So the vestry resolved 'to make a sufficient rate .... for lighting’  under protest. A vote of censure was passed on the Parish Officers for signing an 'improvident and harmful contract' with Gosling...  and ‘to pay about £5,000' for the 'gross neglect '. Also raised were ‘expenses £10 for dinner at the Ship Tavern and £25 for a (another) dinner’.

 

Meanwhile Mr. Goslings works was going ahead. An old plan shows an 'old gas works' site on the eastern side of Norway Street– on the current site of council flats – this was Gosling’s works which later became the site of the Victoria Foundry. In May 1824 it turned out that the Phoenix Gas Co. was about to buy it.

Phoenix, based in Southwark the borough, was the biggest and most successful Gas Company in South and Kentish London in the early 1820s.
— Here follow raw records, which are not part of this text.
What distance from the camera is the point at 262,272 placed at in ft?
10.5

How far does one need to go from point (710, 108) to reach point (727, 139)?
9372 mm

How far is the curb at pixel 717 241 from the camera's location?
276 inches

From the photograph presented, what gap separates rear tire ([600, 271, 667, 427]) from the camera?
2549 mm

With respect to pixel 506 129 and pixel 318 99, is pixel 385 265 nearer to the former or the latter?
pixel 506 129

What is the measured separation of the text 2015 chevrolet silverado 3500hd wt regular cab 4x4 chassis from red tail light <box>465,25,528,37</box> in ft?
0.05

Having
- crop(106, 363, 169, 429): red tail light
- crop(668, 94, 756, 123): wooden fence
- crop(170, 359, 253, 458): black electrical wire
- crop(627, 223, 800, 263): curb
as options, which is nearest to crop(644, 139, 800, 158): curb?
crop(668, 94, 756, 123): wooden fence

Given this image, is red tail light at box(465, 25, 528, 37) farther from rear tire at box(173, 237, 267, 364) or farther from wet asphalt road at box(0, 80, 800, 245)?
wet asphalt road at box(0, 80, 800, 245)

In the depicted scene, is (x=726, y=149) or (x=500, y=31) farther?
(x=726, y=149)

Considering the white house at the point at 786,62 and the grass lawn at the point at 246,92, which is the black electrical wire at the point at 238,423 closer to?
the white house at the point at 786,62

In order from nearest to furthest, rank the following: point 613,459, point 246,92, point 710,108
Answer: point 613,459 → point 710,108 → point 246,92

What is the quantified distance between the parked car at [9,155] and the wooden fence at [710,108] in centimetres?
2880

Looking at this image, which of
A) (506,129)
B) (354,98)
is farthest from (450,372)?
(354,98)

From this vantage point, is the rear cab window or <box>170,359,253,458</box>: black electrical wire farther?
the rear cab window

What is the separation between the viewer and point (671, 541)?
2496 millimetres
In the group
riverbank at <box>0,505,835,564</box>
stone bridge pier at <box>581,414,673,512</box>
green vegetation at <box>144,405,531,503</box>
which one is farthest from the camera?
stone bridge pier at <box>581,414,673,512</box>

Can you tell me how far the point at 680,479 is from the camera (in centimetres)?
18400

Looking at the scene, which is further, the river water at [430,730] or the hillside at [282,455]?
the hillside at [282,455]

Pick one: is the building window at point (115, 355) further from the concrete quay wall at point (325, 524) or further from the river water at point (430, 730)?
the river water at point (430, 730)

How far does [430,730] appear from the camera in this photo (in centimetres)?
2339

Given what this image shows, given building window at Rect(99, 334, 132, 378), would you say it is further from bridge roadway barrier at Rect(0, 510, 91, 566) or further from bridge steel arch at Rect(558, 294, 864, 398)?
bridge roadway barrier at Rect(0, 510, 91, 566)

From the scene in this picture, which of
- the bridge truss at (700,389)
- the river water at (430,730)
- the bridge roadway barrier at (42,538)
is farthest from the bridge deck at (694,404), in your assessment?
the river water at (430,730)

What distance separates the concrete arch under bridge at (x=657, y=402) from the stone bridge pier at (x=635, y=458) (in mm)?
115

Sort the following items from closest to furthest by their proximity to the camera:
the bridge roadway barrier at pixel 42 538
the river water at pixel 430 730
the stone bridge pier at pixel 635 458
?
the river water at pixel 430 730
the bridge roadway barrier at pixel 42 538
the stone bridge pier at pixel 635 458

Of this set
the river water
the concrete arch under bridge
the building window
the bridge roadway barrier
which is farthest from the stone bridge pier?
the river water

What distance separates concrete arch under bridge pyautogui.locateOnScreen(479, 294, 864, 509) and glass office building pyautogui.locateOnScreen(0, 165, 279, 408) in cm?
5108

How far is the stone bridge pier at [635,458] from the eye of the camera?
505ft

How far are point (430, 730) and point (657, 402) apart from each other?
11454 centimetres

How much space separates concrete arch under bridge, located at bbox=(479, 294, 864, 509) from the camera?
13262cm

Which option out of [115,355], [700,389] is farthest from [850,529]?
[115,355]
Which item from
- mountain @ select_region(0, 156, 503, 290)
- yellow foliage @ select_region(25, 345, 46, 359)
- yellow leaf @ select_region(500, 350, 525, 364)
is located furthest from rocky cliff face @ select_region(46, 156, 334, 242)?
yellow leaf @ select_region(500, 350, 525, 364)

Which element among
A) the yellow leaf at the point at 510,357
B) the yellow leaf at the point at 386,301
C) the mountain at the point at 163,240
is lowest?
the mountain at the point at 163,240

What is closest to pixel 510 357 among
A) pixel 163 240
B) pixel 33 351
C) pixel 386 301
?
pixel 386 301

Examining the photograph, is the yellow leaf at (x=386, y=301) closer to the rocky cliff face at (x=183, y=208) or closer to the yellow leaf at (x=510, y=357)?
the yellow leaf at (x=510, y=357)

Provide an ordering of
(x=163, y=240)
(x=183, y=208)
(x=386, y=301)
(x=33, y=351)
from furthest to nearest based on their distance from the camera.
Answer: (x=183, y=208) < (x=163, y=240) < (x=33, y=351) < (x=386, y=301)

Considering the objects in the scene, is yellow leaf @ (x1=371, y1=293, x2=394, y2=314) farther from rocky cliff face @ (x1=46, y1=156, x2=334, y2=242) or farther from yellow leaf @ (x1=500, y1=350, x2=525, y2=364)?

Gosling said he would sell to Phoenix ‘at cost’ plus a percentage of future gas sales. An assessment of the works was to be carried out by David Mackintosh's contracting firm, and by William Anderson of the Grand Junction Waterworks. By the end of December an agreement had been reached although numerous extras were added – like Gosling's son’s salary, Parliamentary expenses, and investigations on his title to the land.

All of this was handled by Greenwich's ex-vestry clerk, Bicknell and his respectable lawyer Mr.Tilson.  I found a mention of him twenty years earlier in the diary of a local young lady – who said that at a tea party one afternoon her friend’s little boy caused so much disruption that he had to be taken home in disgrace – little Tommy Tilson.  Is it possible that all sharp lawyers began as naughty toddlers?

The Gosling works was finally closed by Phoenix in 1828 when their new works was finally ready.  They hung on to part of the site for many years and a gasholder built there by Gosling probably remained in use.  It was advertised as a 'valuable property near the river, with brick buildings and a lofty chimney, suitable for an iron foundry or any trade needing large premises'. In the 1830s it was used by German chemist Wilhelm Beneke and by 1841 it was let to William Joyce the steam engine and ship builder.